伶仃七十翁,間關四千裏。 縱非煙瘴窟,自無逃生理。 去年三伏中,葉舟溯梅水。 燥風扇烈日,熱喘乘毒氣。 盤迴七十灘,顛頓常驚悸。 肌體若分裂,肝腸如搗碎。 支持達循州,荒涼一墟市。 託跡貢士闈,古屋已頹圮。 地溼暗流泉,風雨上不庇。 蛇鼠相交羅,螻蟈聲怪異。 短垣逼閭閻,簷楹接尺咫。 凡民多死喪,哭聲常四起。 妻或哭其夫,父或哭其子。 爾哭我傷懷,傷懷那可止。 悲愁復悲愁,憔悴更憔悴。 陰陽寇乘之,不覺入腠理。 雙足先蹣跚,兩股更重膇。 擁腫大如椽,何止患蹠盭。 淫邪復入腹,喘促妨臥寐。 脾神與食仇,入口即嘔噦。 膏肓勢日危,和扁何爲計。 人生固有終,蓋棺亦旋已。 長兒在道塗,不及見吾斃。 老妻對我啼,數僕環雪涕。 緜蕞斂形骸,安能備喪禮。 孤柩倚中堂,几筵聊復爾。 骨肉遠不知,鄰里各相慰。 相慰亦何言,眼眼自相視。 龍川水泱泱,敖山雲委委。 雲飛何處歸,水流何處止。 悠悠旅中魂,雲水兩迢遞。 朝廷有至仁,歸骨或可覬。 魂兮早還家,毋作異鄉鬼。
謝世詩
我這孤苦伶仃的七十歲老翁,一路艱難跋涉了四千裏。即便這裏並非煙瘴瀰漫的險惡之地,我也自知沒有了逃生的可能。
去年三伏天裏,我乘坐一葉小舟逆着梅水而上。乾燥的熱風吹着炎炎烈日,我熱得喘着粗氣,還吸入了有毒的瘴氣。船在七十道險灘間盤旋迂迴,顛簸搖晃,常常讓我心驚膽戰。我的身體彷彿要分裂開來,肝腸就像被搗碎了一樣難受。
好不容易支撐着到了循州,這裏只是個荒涼的集市。我暫時棲身在貢士闈裏,那古老的屋子早已破敗不堪。地面潮溼,有暗流的泉水,遇到風雨根本無法遮擋。蛇和老鼠四處亂竄,螻蛄和青蛙發出怪異的叫聲。矮牆緊挨着民居,屋檐和柱子近在咫尺。普通百姓大多都有死喪之事,哭聲常常從四面八方傳來。有的妻子在哭她的丈夫,有的父親在哭他的兒子。你們的哭聲讓我無比傷心,這傷痛又哪裏止得住呢。我滿心悲愁,身體也愈發憔悴。
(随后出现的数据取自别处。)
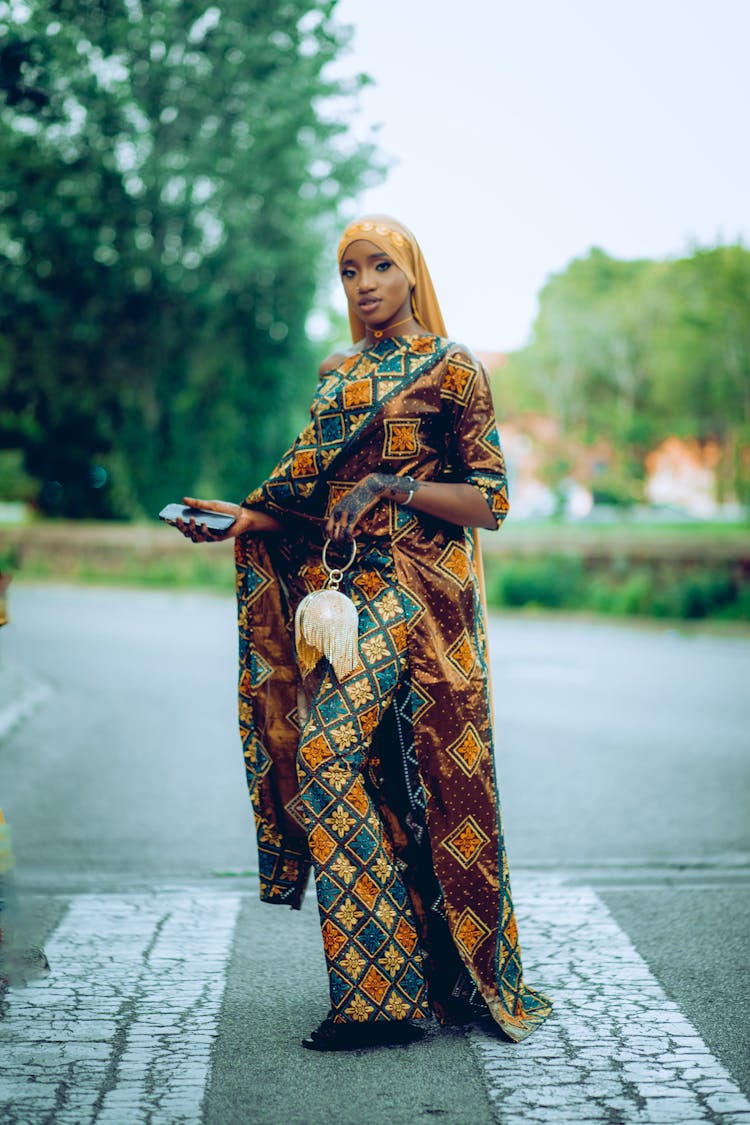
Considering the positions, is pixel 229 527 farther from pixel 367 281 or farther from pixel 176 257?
pixel 176 257

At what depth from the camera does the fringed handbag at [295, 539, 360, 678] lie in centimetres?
363

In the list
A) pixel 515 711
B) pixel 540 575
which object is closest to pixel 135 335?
pixel 540 575

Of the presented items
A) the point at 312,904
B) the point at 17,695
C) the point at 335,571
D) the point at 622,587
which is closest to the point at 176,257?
the point at 622,587

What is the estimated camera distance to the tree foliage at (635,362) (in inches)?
1545

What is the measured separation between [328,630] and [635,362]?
55.3m

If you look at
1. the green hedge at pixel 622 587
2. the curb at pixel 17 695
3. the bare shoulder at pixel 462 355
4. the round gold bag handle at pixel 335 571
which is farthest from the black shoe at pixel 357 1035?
the green hedge at pixel 622 587

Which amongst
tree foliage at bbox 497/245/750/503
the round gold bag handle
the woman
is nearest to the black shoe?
the woman

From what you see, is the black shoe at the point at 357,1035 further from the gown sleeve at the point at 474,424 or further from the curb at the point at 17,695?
the curb at the point at 17,695

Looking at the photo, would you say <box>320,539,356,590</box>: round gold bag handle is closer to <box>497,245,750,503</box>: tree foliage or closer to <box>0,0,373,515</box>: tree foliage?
<box>0,0,373,515</box>: tree foliage

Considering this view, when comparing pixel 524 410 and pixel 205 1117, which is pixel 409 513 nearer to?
pixel 205 1117

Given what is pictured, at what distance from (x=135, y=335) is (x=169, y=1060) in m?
29.1

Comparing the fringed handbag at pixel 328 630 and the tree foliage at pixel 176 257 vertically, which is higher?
the tree foliage at pixel 176 257

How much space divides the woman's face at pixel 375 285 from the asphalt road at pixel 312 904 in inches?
72.1

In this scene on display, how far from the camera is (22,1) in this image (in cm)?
785
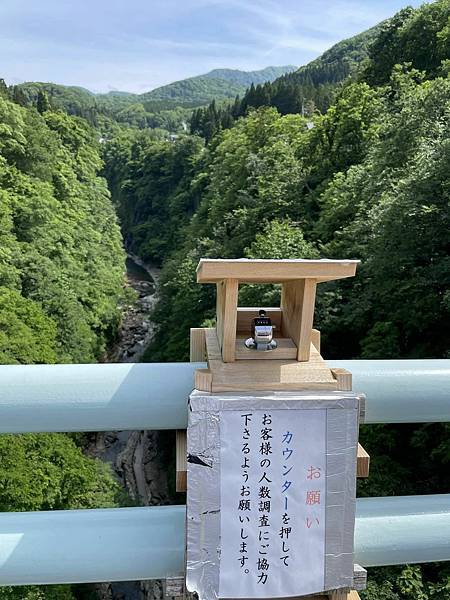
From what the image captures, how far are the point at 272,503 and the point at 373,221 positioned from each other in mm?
11015

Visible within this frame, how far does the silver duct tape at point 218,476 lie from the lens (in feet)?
3.79

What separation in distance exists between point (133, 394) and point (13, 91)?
3512 cm

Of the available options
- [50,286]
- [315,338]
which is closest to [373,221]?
[50,286]

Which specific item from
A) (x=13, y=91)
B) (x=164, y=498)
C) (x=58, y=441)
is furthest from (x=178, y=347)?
(x=13, y=91)

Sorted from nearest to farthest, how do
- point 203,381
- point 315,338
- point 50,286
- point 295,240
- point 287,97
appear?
point 203,381
point 315,338
point 295,240
point 50,286
point 287,97

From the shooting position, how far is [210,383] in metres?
1.16

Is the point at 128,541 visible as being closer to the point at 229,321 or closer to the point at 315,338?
the point at 229,321

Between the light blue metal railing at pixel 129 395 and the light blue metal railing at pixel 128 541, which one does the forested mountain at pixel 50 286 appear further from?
the light blue metal railing at pixel 129 395

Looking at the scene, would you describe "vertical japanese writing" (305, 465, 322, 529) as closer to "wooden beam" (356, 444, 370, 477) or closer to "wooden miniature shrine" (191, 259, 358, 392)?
"wooden beam" (356, 444, 370, 477)

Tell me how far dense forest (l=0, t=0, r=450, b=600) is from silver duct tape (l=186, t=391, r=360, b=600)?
24.2 ft

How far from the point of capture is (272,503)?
124cm

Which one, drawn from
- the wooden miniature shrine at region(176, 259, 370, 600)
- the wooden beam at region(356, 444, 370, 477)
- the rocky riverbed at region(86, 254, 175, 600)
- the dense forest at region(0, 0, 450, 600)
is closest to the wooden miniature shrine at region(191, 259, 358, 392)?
the wooden miniature shrine at region(176, 259, 370, 600)

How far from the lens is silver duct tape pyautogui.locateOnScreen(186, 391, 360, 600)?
115cm

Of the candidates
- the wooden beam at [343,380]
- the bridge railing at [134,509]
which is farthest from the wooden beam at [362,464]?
the wooden beam at [343,380]
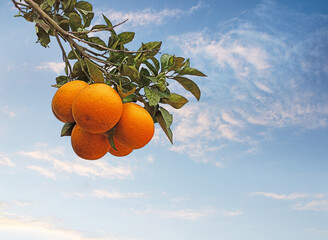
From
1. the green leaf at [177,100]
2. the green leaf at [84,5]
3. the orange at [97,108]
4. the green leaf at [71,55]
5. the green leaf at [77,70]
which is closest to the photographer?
the orange at [97,108]

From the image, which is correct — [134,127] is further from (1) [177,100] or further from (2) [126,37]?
(2) [126,37]

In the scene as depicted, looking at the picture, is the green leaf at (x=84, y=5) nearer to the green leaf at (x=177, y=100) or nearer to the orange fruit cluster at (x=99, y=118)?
the orange fruit cluster at (x=99, y=118)

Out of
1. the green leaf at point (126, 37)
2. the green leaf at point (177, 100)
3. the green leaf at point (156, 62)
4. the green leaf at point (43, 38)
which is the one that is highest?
the green leaf at point (43, 38)

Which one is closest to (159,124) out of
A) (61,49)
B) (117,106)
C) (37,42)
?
(117,106)

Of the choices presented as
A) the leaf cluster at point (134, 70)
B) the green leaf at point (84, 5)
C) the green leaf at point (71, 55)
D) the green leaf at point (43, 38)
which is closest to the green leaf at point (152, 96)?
the leaf cluster at point (134, 70)

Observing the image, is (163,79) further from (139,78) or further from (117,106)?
(117,106)

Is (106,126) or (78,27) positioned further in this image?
(78,27)

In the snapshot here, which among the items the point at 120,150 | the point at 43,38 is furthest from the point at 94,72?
the point at 43,38

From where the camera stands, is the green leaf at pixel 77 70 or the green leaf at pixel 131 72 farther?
the green leaf at pixel 77 70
陰陽邪氣趁機侵入我的身體,不知不覺就進入了肌膚紋理。我的雙腳先是變得蹣跚不穩,兩條大腿更是腫脹沉重。腫得像屋椽一樣粗大,哪裏只是腳掌上有毛病。邪惡的病氣又侵入腹中,我呼吸急促,連睡覺都成問題。脾胃和食物彷彿成了仇敵,食物一入口就嘔吐。病情日益危急,就算是像扁鵲、醫和那樣的名醫又能有什麼辦法呢。
人終究是會有一死的,蓋上棺材一切也就結束了。我的大兒子還在路途中,來不及見我最後一面。老妻對着我哭泣,幾個僕人也都圍着我淚流滿面。只能簡單草率地收斂我的形骸,哪裏還能完備地舉行喪禮呢。我這孤零零的靈柩靠在中堂,簡單地擺上几案和筵席就算了。遠方的骨肉親人還不知道我的情況,鄰里們都來安慰我。可他們又能說些什麼呢,大家只能淚眼相對。
龍川的水浩浩蕩蕩地流淌,敖山的雲層層疊疊地堆積。雲朵飄向哪裏纔會停下,河水又流到何處纔會止住。我這漂泊在旅途中的靈魂啊,就像這雲和水一樣,相隔遙遠。朝廷向來有深厚的仁德,或許能讓我歸葬故土。我的靈魂啊,早點回家吧,不要做異鄉的孤鬼。